(Stored entries)
BEGIN

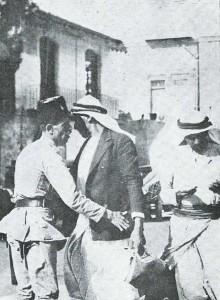 1929 : Policier fouillant un Arabe suspect à Jérusalem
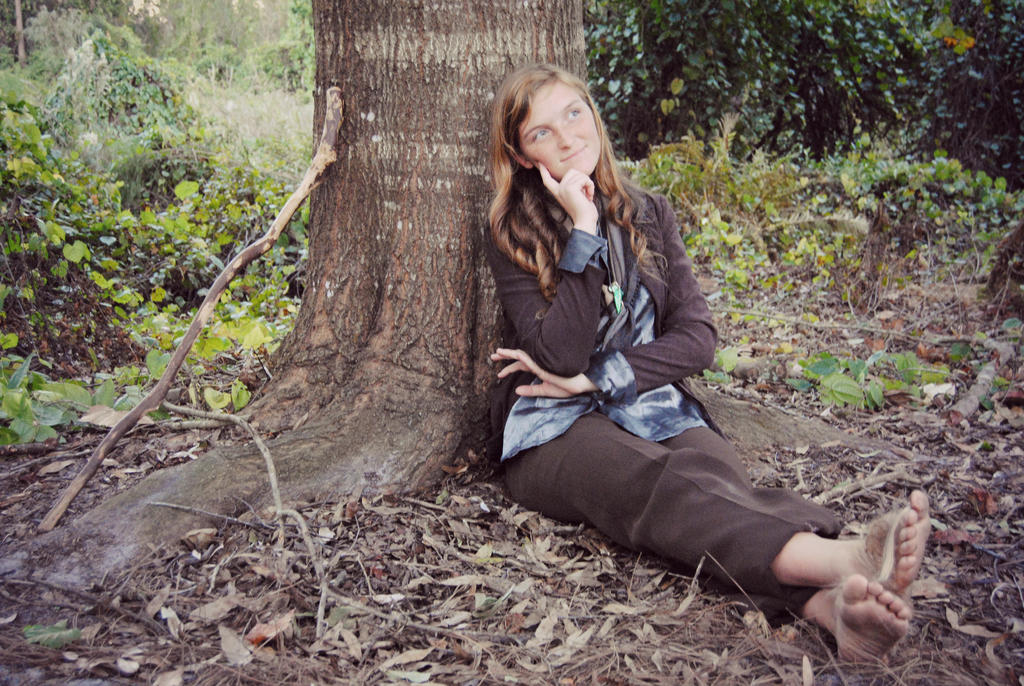 http://fc01.deviantart.net/fs71/i/2013/161/0/f/hobbit_thinking_by_elizabethgoldenleaf4-d68inbp.jpg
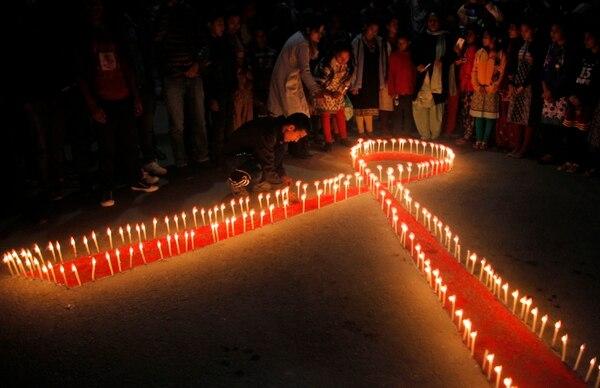 La noche de este lunes, nepalíes de un centro de rehabilitación para víctimas de abuso sexual, celebraron una vigilia por la víspera del Día Mundial del VIH.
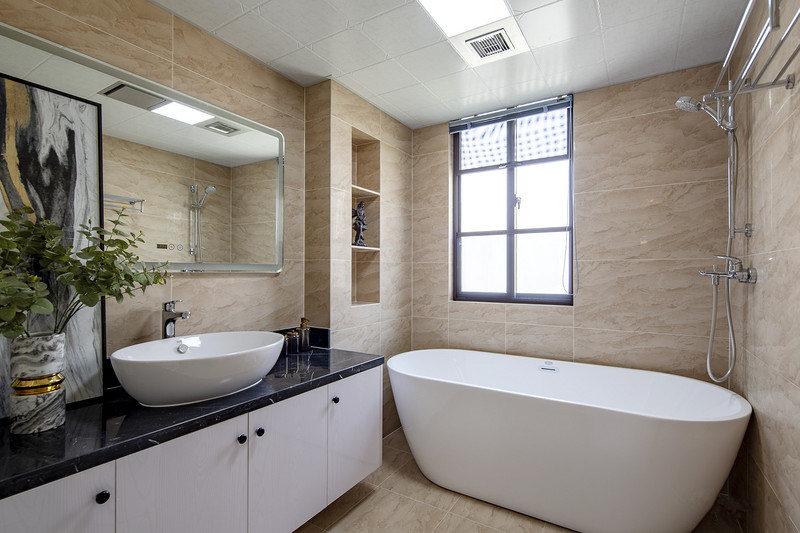 卫生间也是满足了女业主的要求,特地摆放了浴缸,壁龛设计利用了墙面空间增加了储物功能。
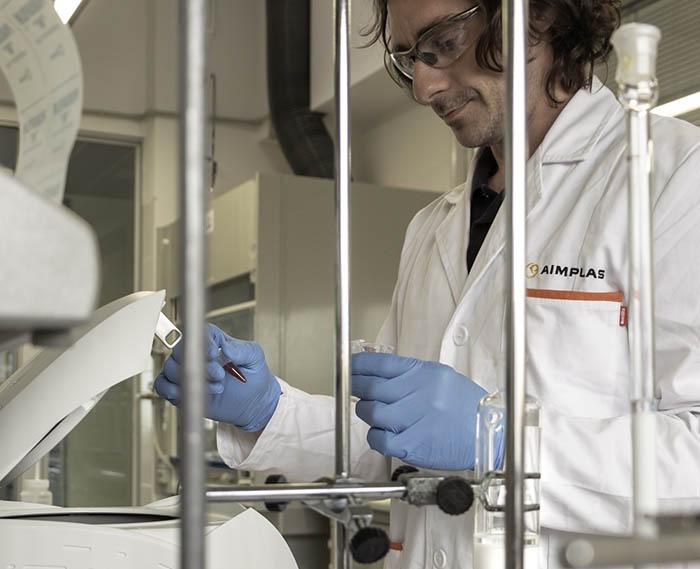 plásticos, materiales poliméricos inteligentes, cáncer de próstata, aimplas, proyecto Moisés, proyecto MRFID. plásticos médicos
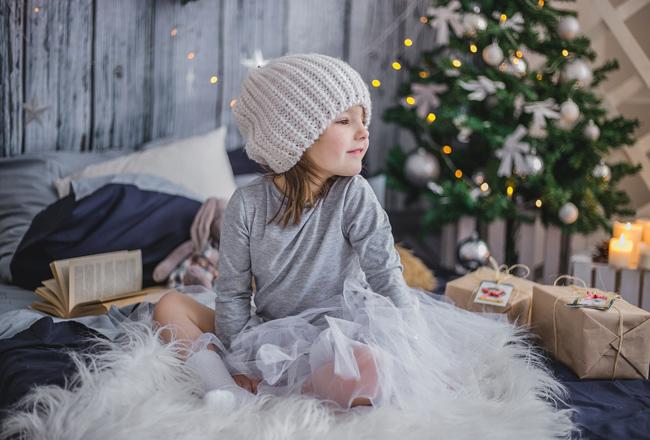 Bambina durante le feste
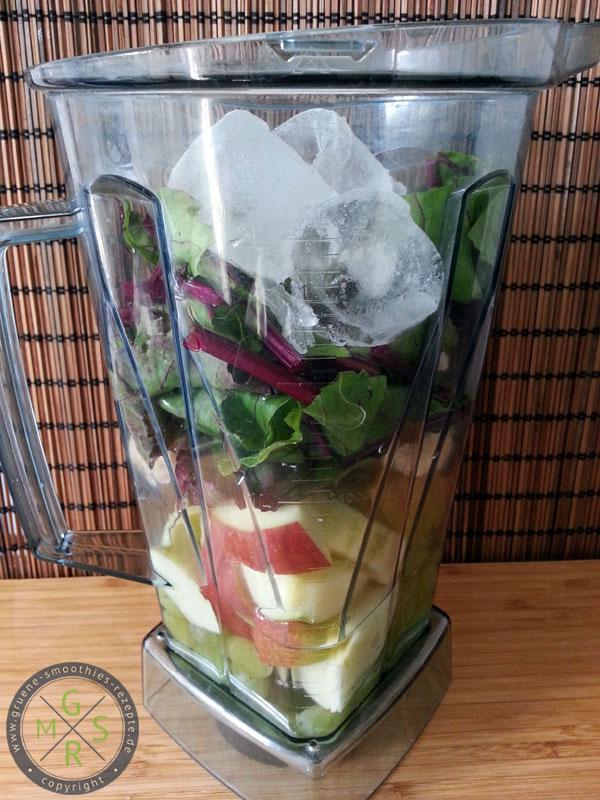 Die Zutaten für den grünen Smoothie mit Rote Bete Blätter, Gerstengras, Trauben etc.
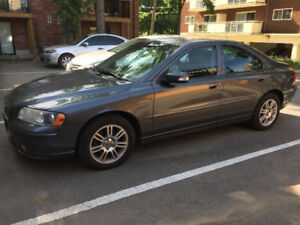 Volvo S60 Sedan Fully loaded (sun-roof, heated seats and more)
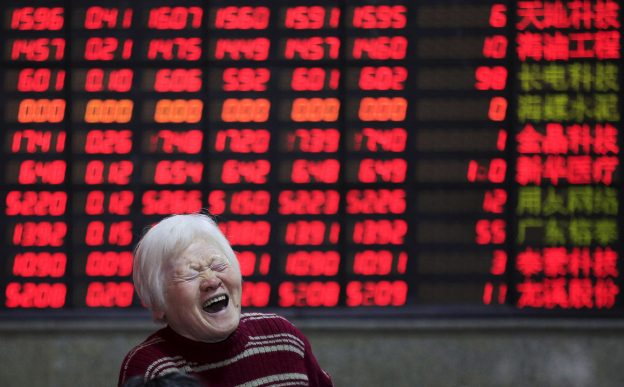 圖片來源:《達志影像》 圖片取自路透社 An investor reacts in front of an electronic board showing stock information at a brokerage house in Shanghai, China, March 7, 2016. REUTERS/Aly Song/File Photo - RTX2QMRI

END

■ **Exercise description**
Output every entry exactly as given; pictures are not part of the copy.

■ **Answer space**
 1929 : Policier fouillant un Arabe suspect à Jérusalem
 http://fc01.deviantart.net/fs71/i/2013/161/0/f/hobbit_thinking_by_elizabethgoldenleaf4-d68inbp.jpg
 La noche de este lunes, nepalíes de un centro de rehabilitación para víctimas de abuso sexual, celebraron una vigilia por la víspera del Día Mundial del VIH.
 卫生间也是满足了女业主的要求,特地摆放了浴缸,壁龛设计利用了墙面空间增加了储物功能。
 plásticos, materiales poliméricos inteligentes, cáncer de próstata, aimplas, proyecto Moisés, proyecto MRFID. plásticos médicos
 Bambina durante le feste
 Die Zutaten für den grünen Smoothie mit Rote Bete Blätter, Gerstengras, Trauben etc.
 Volvo S60 Sedan Fully loaded (sun-roof, heated seats and more)
 圖片來源:《達志影像》 圖片取自路透社 An investor reacts in front of an electronic board showing stock information at a brokerage house in Shanghai, China, March 7, 2016. REUTERS/Aly Song/File Photo - RTX2QMRI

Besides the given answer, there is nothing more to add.